Page extract >>
★ ★ ★

Mr. Menzies Campbell (North-East Fife): I agree with much of what the hon. Member for South Ribble (Mr. Borrow) has said. However, I think that he is wrong to claim that doubts about the Eurofighter have surfaced only since 1 May. Doubts surfaced immediately after the general election in 1992. At that time, several hon. Members, under the leadership of Keith Mans--who had a long and distinguished commitment to the Eurofighter project--and by arrangement with the Secretary of State for Defence, who laid on an aircraft for the purpose, travelled to Germany so that we could lobby our party equivalents in the German parliamentary system.

That may be the answer to the question raised a moment ago about how best hon. Members from all parties could apply pressure to their equivalents in Germany. If the Minister has an aircraft standing by, I have no doubt that he will find many volunteers to take part in such an operation.

In the short time available, I shall concentrate on the military elements of the matter. I start from the fundamental position that the Royal Air Force should remain a strategic service and that any effort to alter it or downgrade it to the kind of support service for which some argue would be wholly against the best defence interests of the United Kingdom. If we start from the proposition that the Royal Air Force must be a strategic service, we must accept that it has to be equipped properly. It can be equipped properly for the next 25 or 30 years only if it has Eurofighter.

★ ★ ★

Items >>

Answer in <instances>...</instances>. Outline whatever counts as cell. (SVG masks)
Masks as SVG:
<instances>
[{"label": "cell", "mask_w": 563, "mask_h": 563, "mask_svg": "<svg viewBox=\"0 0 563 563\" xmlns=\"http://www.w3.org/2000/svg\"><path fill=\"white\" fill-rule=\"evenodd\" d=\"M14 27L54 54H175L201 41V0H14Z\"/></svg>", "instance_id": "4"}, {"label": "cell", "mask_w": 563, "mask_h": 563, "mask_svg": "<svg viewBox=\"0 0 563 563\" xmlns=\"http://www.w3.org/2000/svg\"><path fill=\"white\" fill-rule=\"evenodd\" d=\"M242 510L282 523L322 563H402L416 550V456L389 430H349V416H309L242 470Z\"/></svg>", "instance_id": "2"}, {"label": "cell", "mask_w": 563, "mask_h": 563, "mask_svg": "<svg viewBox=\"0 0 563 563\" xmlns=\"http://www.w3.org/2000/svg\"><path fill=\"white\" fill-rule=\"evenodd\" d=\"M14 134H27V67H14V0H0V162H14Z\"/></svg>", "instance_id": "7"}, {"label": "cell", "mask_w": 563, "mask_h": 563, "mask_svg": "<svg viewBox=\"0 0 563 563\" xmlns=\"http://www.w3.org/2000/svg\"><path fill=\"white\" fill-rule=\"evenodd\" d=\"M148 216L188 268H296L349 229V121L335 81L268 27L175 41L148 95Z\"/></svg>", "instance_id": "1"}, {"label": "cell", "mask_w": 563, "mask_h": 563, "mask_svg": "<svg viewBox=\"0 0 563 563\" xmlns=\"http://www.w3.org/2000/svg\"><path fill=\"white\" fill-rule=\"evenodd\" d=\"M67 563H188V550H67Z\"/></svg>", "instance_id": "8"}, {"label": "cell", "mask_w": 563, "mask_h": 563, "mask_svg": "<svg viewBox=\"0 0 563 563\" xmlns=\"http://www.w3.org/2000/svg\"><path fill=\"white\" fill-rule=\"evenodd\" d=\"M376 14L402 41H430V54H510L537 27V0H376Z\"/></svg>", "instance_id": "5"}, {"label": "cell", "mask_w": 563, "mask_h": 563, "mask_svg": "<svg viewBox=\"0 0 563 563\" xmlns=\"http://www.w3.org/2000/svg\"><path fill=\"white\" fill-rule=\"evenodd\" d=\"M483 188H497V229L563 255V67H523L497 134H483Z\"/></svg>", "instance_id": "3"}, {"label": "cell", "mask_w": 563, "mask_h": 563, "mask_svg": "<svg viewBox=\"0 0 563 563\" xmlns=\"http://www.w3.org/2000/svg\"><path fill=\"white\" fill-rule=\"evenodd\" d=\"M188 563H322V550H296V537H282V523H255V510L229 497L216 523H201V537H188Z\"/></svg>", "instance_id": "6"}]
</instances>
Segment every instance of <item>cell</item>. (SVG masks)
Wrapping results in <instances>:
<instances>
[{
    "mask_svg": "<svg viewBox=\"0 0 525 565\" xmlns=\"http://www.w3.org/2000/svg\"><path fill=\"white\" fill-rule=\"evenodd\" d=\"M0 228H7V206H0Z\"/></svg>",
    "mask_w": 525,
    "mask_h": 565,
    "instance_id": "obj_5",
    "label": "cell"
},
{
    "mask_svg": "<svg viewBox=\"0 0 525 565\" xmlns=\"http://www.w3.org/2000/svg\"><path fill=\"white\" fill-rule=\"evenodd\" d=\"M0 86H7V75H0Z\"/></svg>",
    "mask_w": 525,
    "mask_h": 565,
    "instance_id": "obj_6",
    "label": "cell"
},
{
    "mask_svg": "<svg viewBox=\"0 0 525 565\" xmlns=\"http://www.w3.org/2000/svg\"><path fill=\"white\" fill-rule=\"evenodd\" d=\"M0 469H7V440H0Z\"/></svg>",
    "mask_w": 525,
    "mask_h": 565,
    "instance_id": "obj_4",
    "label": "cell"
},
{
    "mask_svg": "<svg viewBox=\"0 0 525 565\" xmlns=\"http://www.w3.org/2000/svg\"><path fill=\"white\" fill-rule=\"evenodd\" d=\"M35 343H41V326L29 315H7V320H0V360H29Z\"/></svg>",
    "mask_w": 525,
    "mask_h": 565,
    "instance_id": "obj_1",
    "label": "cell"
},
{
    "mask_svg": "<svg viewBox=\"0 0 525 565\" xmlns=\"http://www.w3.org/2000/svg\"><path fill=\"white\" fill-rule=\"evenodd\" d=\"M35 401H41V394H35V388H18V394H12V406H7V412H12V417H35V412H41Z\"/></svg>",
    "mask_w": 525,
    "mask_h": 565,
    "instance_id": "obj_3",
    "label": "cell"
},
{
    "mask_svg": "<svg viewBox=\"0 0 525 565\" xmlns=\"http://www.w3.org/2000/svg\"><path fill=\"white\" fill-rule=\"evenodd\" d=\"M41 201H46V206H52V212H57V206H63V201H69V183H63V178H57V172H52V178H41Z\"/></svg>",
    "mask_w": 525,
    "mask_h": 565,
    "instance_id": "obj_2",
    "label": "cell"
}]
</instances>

★ ★ ★

To be done >>
**1)** According to the speech, when did doubts about the Eurofighter first surface?
**2)** Extract the passage of the speech from "That may be" up to and including "it has Eurofighter.".
The rows have no connection to the speech.

Solutions to the exercise >>
**1)** Immediately after the general election in 1992.

**2)**
That may be the answer to the question raised a moment ago about how best hon. Members from all parties could apply pressure to their equivalents in Germany. If the Minister has an aircraft standing by, I have no doubt that he will find many volunteers to take part in such an operation.

In the short time available, I shall concentrate on the military elements of the matter. I start from the fundamental position that the Royal Air Force should remain a strategic service and that any effort to alter it or downgrade it to the kind of support service for which some argue would be wholly against the best defence interests of the United Kingdom. If we start from the proposition that the Royal Air Force must be a strategic service, we must accept that it has to be equipped properly. It can be equipped properly for the next 25 or 30 years only if it has Eurofighter.